Used For All Columns Indexed Columns Indexed Columns
Calculated In advance In advance On demand
Automatically Updated During Regular Operation [3] After 10% of the table has changed N/A
Manually Updated ANALYZE TABLE ANALYZE TABLE N/A
Configuration Options N/A Number of pages to sample [4] Maximum # of index dives [5] Maximum memory usage [6]
Accuracy Least Accurate Can be subject to distribution skew Most Accurate
Commonly Used For Determining table scan cost. May be used for join order (largest table first) when lack of indexes. Determining join order. Also used when range estimates exceed maximum # of index dives. Used to evaluate predicates (i.e., it looks at the possible indexes that could be used, and estimates how many rows would match). A range estimate was used to determine that population > 5000000 should not use an index.

Tip

Because of statistics, seemingly identical queries in QA and production may execute very differently. Even a query plan in production can change over time as data distribution does.

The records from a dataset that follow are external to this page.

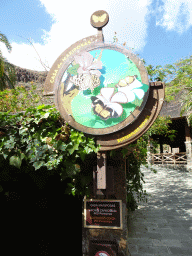 Sign in front of the Butterflies House at the Palmitos Park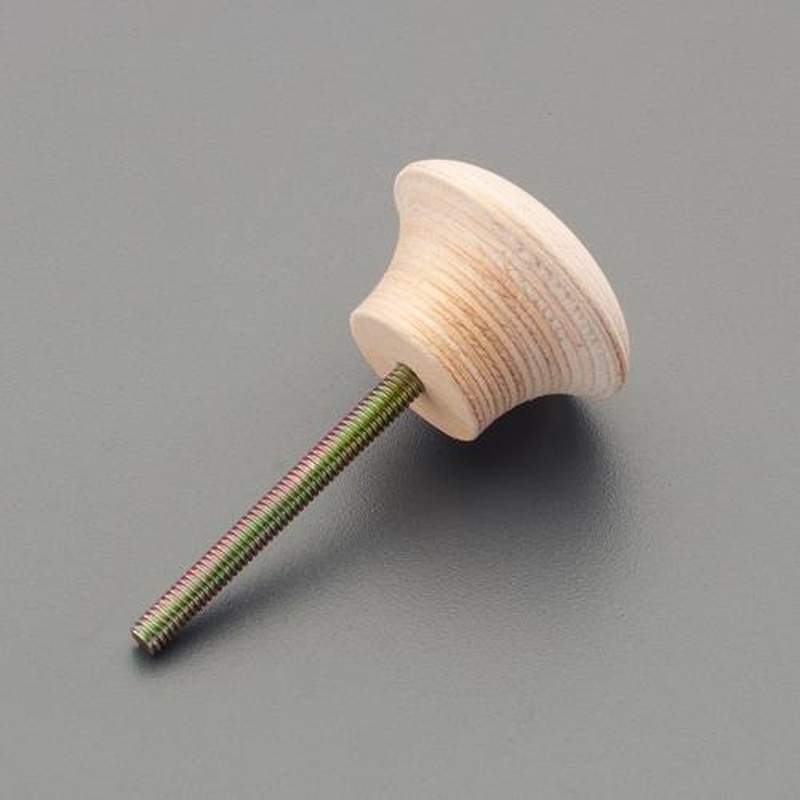 エスコ EA951CA-136 φ25x18mm/M4つまみ(木製/ねじ込み式) 1個(ご注文単位1個)【直送品】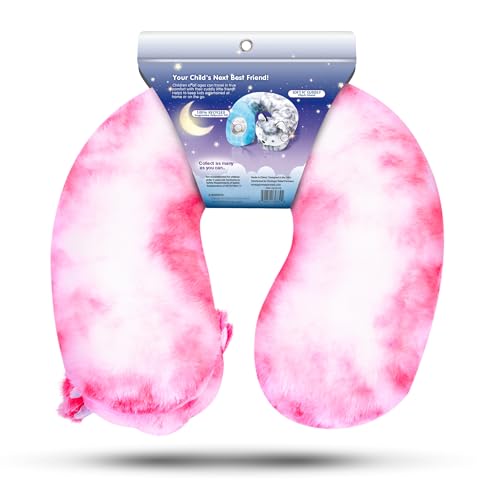 Image of Cloudz Kids Super Soft N' Cuddly Animal Airplane Travel Neck Pillow! Keep Children Comfy and Supported with a Buddy While Traveling or just Resting at Home - Pink Axolotl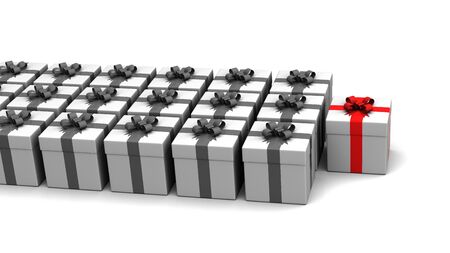 gift boxesの写真素材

[1]The default optimizer_prune_level=1. To disable this heuristic and evaluate all plans, set it to zero. http://dev.mysql.com/doc/refman/5.7/en/controlling-query-plan-evaluation.html
[2]The default optimizer_search_depth=64. Lower values may reduce plan evaluation time, as the cost of potentially less optimal plans.
[3]Statistic are updated during regular operation, but not in a manner which is guaranteed to be accurate.
[4]The number of pages sampled can be changed with innodb_stats_persistent_sample_pages. A higher value may produce more accurate estimates (at some increase to cost generation).
[5]The optimizer will switch to cardinality estimates when IN lists exceed eq_range_index_dive_limit items (default: 200).
[6]The range optimizer is limited to range_optimizer_max_mem_size (default: 8M). Queries that use multiple IN lists could exceed this, as the combination of options may be expanded internally.